**OBJECTIFS:**
1 – Traduisez en anglais cette phrase du texte sur le podcast Ensemble : « Ensemble souhaite offrir aux artistes l’espace et la liberté nécessaire pour repenser nos imaginaires. »
2 – Poursuivez le texte sur le podcast Ensemble à partir de sa dernière phrase.

**TEXTE DU DOCUMENT:**
────────────────────

Quatre femmes, quatre récits musicaux : soirée spéciale Ensemble ∞ Podcast

Pour la spéciale de ce jeudi 22 avril, dès 18h Station Station invite Ensemble, un podcast conçu comme une collection de créations sonores et personnelles d’artistes partageant leur vision du monde et de ses mutations. Ensemble souhaite offrir aux artistes l’espace et la liberté nécessaire pour repenser nos imaginaires. Initialement prévu à l’écoute pour le festival Maintenant 2020, Ensemble cherche à proposer un nouveau format pour présenter des créations d’artistes dans le contexte sanitaire qui les empêche de se produire en live physique. L’envie d’offrir un espace aux artistes pour partager des récits musicaux plus personnels sur ce que nous vivons mobilisent Arnaud Briens, Florine Rupin et Gaëtan Naël de l’association Electroni[k].

 

 

A l’occasion de la diffusion des quatre premiers épisodes, Arnaud Briens, membre du comité de programmation musicale du festival Maintenant et d’Ensemble Podcast, a bien voulu répondre à nos questions.

 

Arnaud, est ce que tu veux bien nous présenter l’équipe qui porte le projet du podcast ?

────────────────────

**DONNÉES ENREGISTRÉES:**

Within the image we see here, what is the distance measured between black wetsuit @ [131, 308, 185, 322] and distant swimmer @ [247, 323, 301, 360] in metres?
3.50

────────────────────

**RÉSULTATS:**
1 – Ensemble aims to give artists the space and freedom needed to rethink our imaginations.

2 –
Nous sommes une équipe de trois personnes. Gaëtan, qui est président de l’association Electroni[k], programmateur du festival Maintenant, basé à Rennes, et qui a formulé les premières idées. S’il a un rôle de superviseur, ce sont surtout Florine (Rupin) et moi qui travaillons sur le projet. Florine est à la communication (nationale et internationale), en ce qui me concerne, je suis responsable de la programmation des podcasts Ensemble en plus d’être bénévole pour l’association Electroni[k] dont j’ai rejoint le Conseil d’Administration en 2017. Pour Ensemble comme pour le festival, je me concentre sur la partie programmation musicale et la sélection SHAPE*, qui est un regroupement de 16 festivals européens qui met en avant des talents émergents. Je produis différents podcasts pour présenter la programmation musicale du festival et donner aux publics un avant goût des concerts de l’évènement.

 

De la radio au festival : quel a été ton chemin Arnaud ?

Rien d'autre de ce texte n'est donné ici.